If you had an unlimited data plan, you would ideally be able to use the Hotspot feature that's built into nearly every smartphone these days, and forego the hotspot. On Verizon it's an extra $30/mo for hotspot tethering on a stock firmware for phones that aren't rooted, but totally worth it for the benefit you get. This is my primary (only) Internet connection. You could make yours the same if you had unlimited data. It's not new or far-fetched at all.
In fact, if the carriers *did* reduce the amortized cost of 1 GB of data transfer on LTE by a factor of 10 or more, I'd be willing to bet that we would see many millions of people signing up for *limited* data plans on the order of 100 - 150 GB and tethering through their phones or using a hotspot as their primary internet connection. Right now it's simply too much money to get "limited" data plans -- on Verizon XLTE with the MORE plan, you can get like 100 GB for $700/month. It's still way too much money for too little data. Until and unless the prices become somewhat reasonable, so it "only" costs you $2 to watch that Netflix video instead of $20, we will mostly see unlimited data plans as the only users of LTE as their primary connection.
My complaint is less about absolute cost than comparative cost.
The mid-grade model of Intel NUC, Core i3, is going to ring up a bill close to $450 USD once you've purchased the core NUC unit plus all necessary parts under the hood. For that, you get USB 3.0, a dual-core processor with hyperthreading that runs circles around any router's, and dual-band 2x2 802.11ac.

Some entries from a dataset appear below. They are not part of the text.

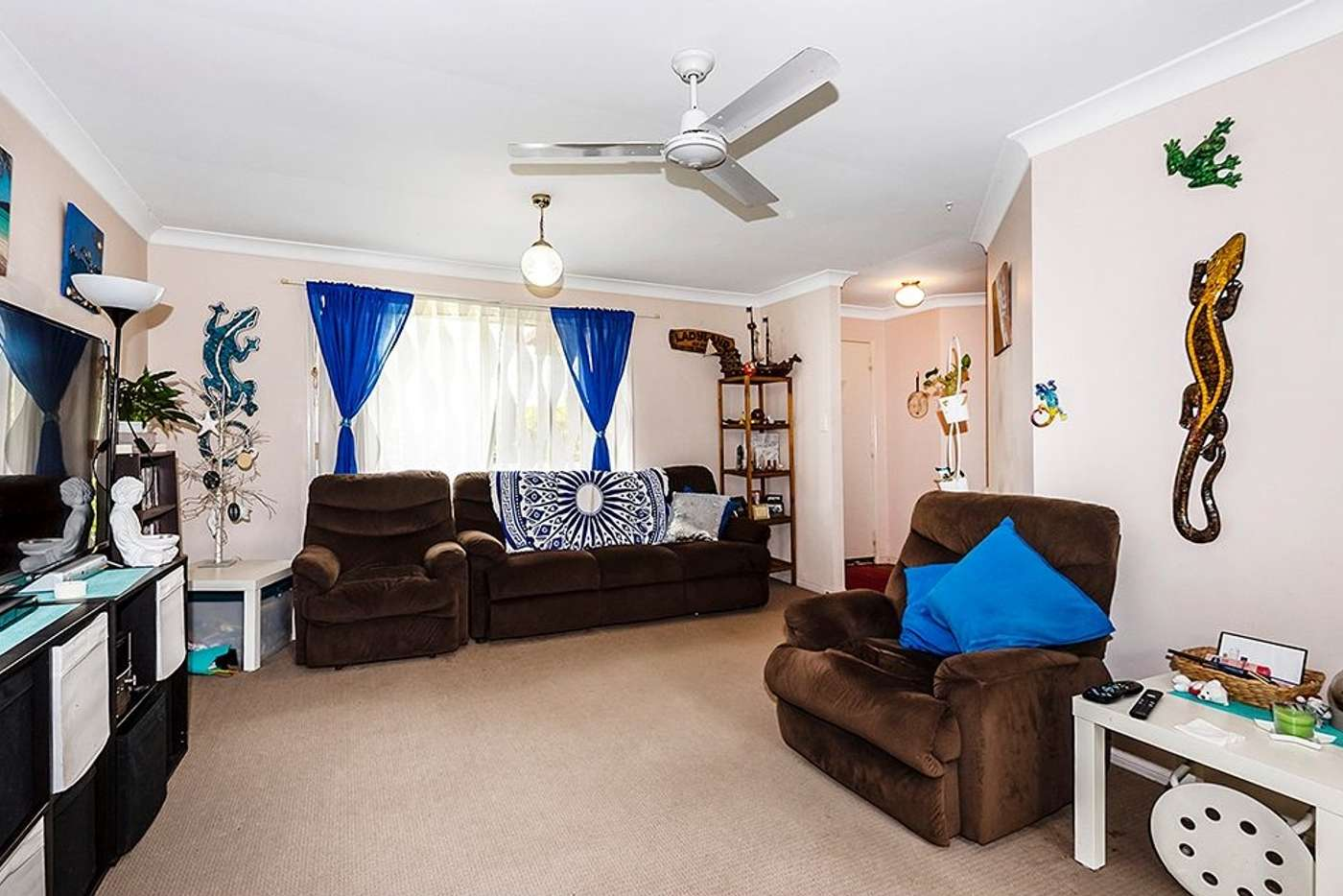 Sixth view of Homely house listing, 22 Jessie Crescent, Bethania QLD 4205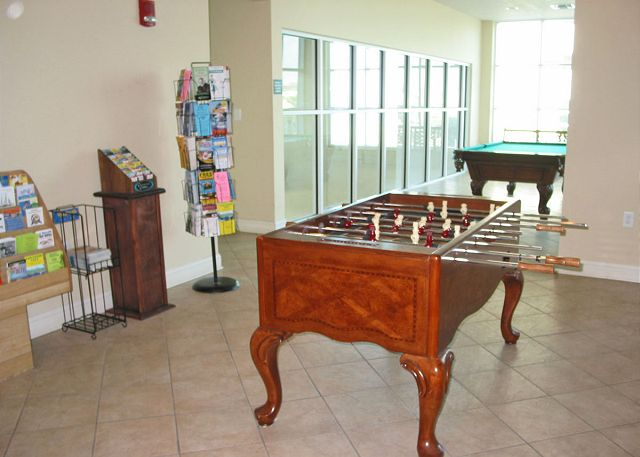 Crystal Shores game room.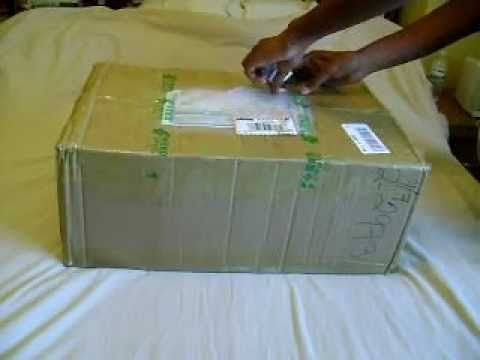 Unboxing Package From Sinadeal/Mcbub :D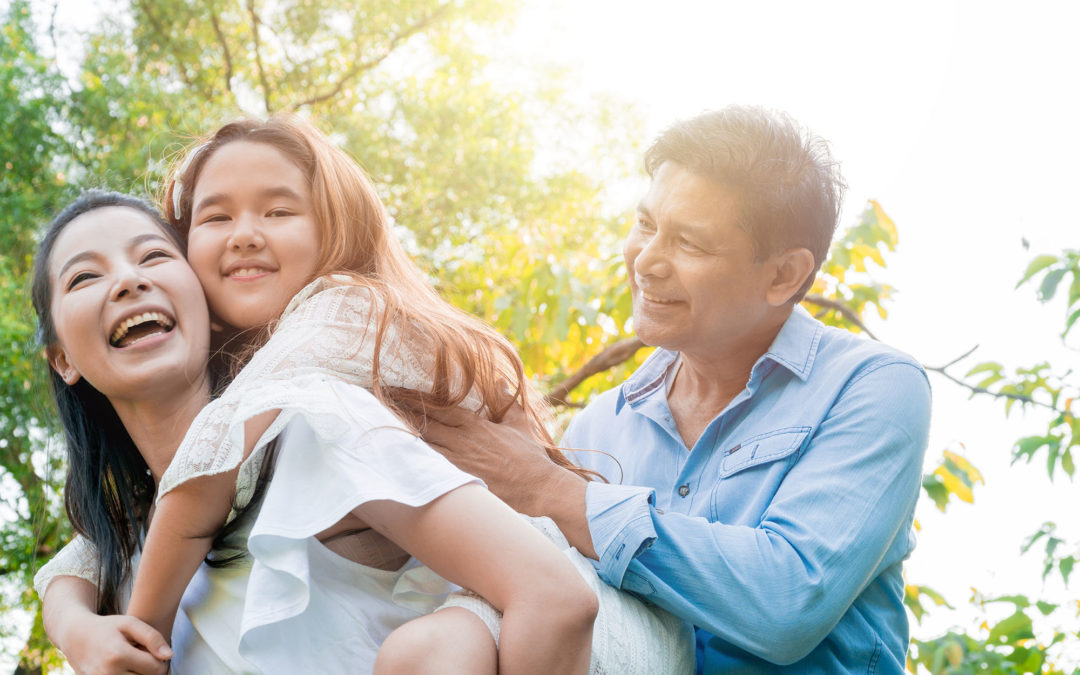 Creative & Quirky Family Portrait Tips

To get a device that's labeled as a router or gateway or router+gateway that has comparative specs, just in terms of I/O throughput and total wifi bandwidth (nevermind computation power, since that doesn't come into play very much), you have to venture into "enterprise-grade" equipment, which is intentionally overpriced to be "as expensive as the market can bear" (and corporations can bear a lot). You'll easily spend $1500 to $2000. The only benefit is that you'll hopefully get a nice and stodgy, well-tested but very utilitarian web interface that lets you customize everything you could possibly want. Is a web interface worth $1000 or more? I don't really think so.

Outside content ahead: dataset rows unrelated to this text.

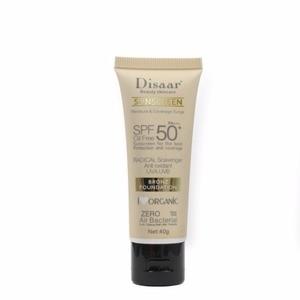 Sunscreen SPF50 PA +++ Waterproof Anti-Aging Face Moisturizing Care Cream BB Control Lasting Sunscreen Skin Oil Concealer Makeup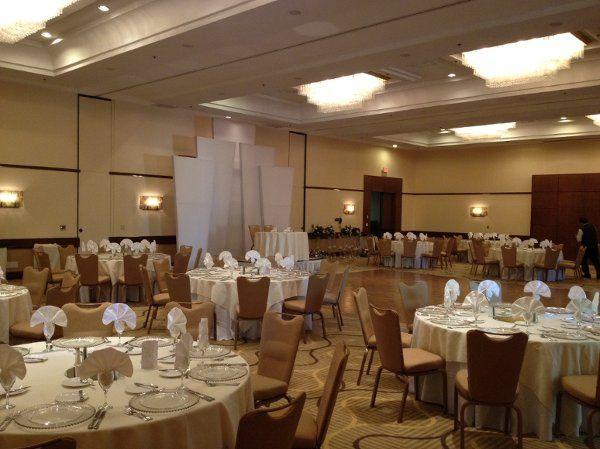 Tmx 1335982736279 Wyndham1 Fullerton wedding eventproduction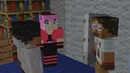 Ярик Лапа Город Мертвых Майнкрафт мультик на русском 4 MINECRAFT МОНТАЖ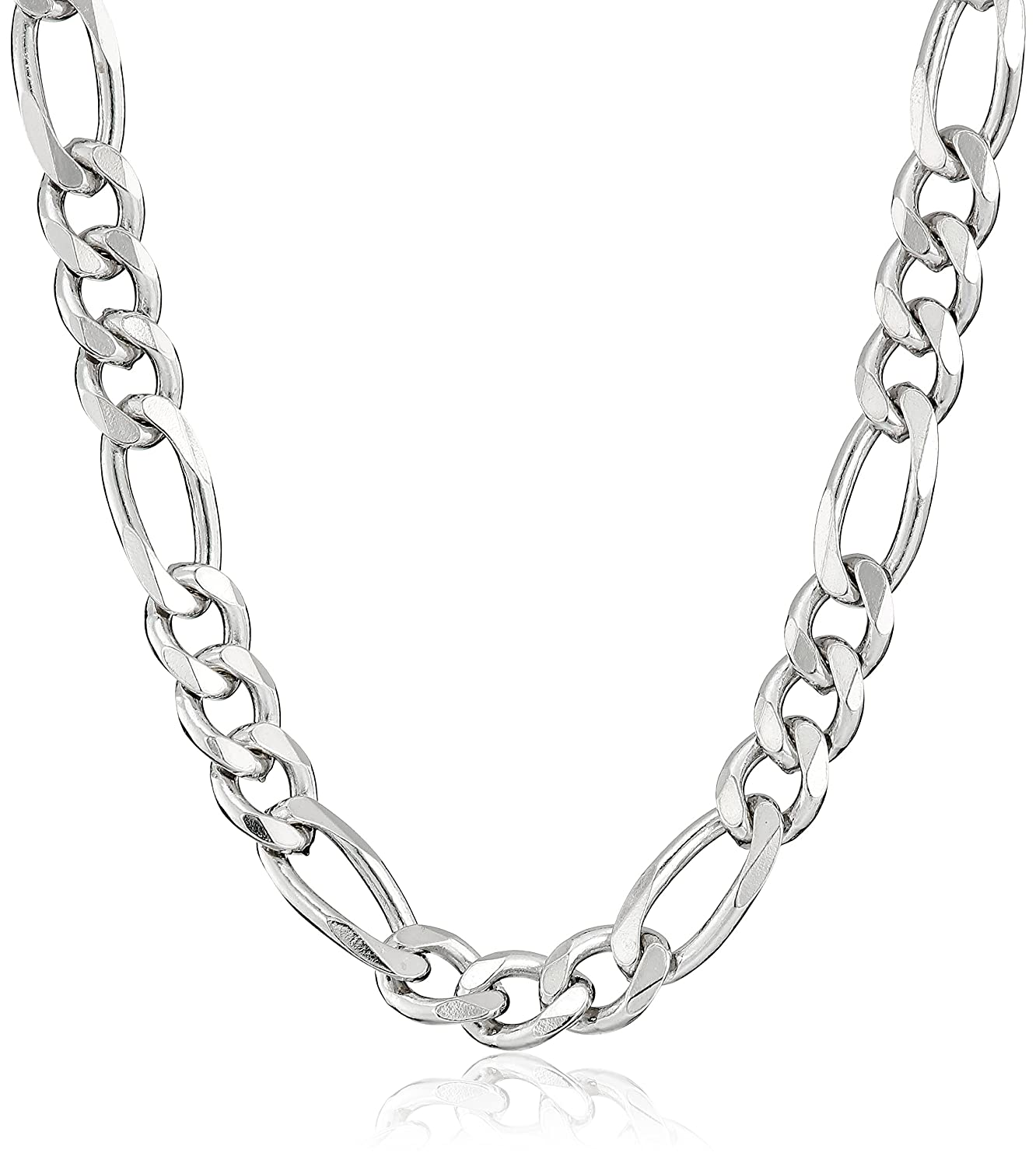 silver s necklace jewelry amazon solid link ca men figaro jewellery chain italian sterling dp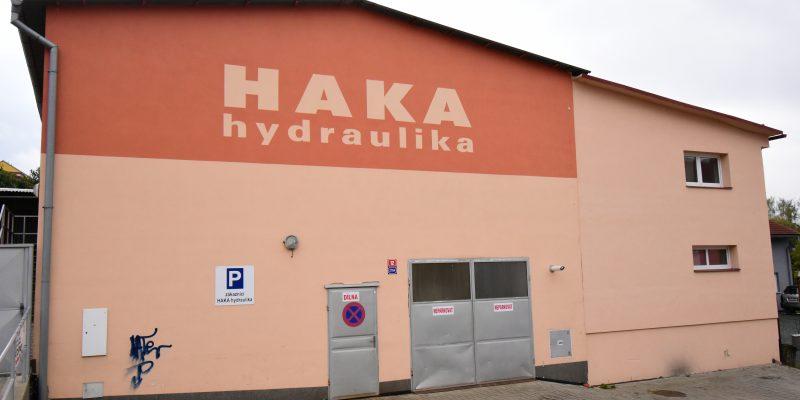 HAKA hydraulika s.r.o.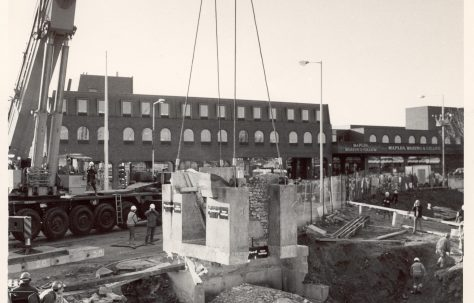 The Construction of John Lewis Kingston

My next project is to stick some really nice antennae on a NUC and build a router based on Debian with better everything -- and cheaper -- than the enterprisey routers, while being much more featureful and customizable than a consumer router. Heck, I am tempted to put X and a lightweight desktop on it, so it can be used as a web browser in a pinch (like when you bork your main desktop's OS).
It's very hard to find affordable routers, with the latest-gen tech (802.11ac, USB 3.0, etc) which support flashing and have decent driver support on Linux or *WRT, though. Many routers have such anemic SoCs that they barely run with the built-in firmware, let alone something custom that isn't hand-optimized for the device.
I'm close to resigning to the fact that every router I have going forward is gonna have to be an Intel NUC. Even a Celery processor is many times faster than those MIPS pieces of crap they ship in most routers that cost under $1000.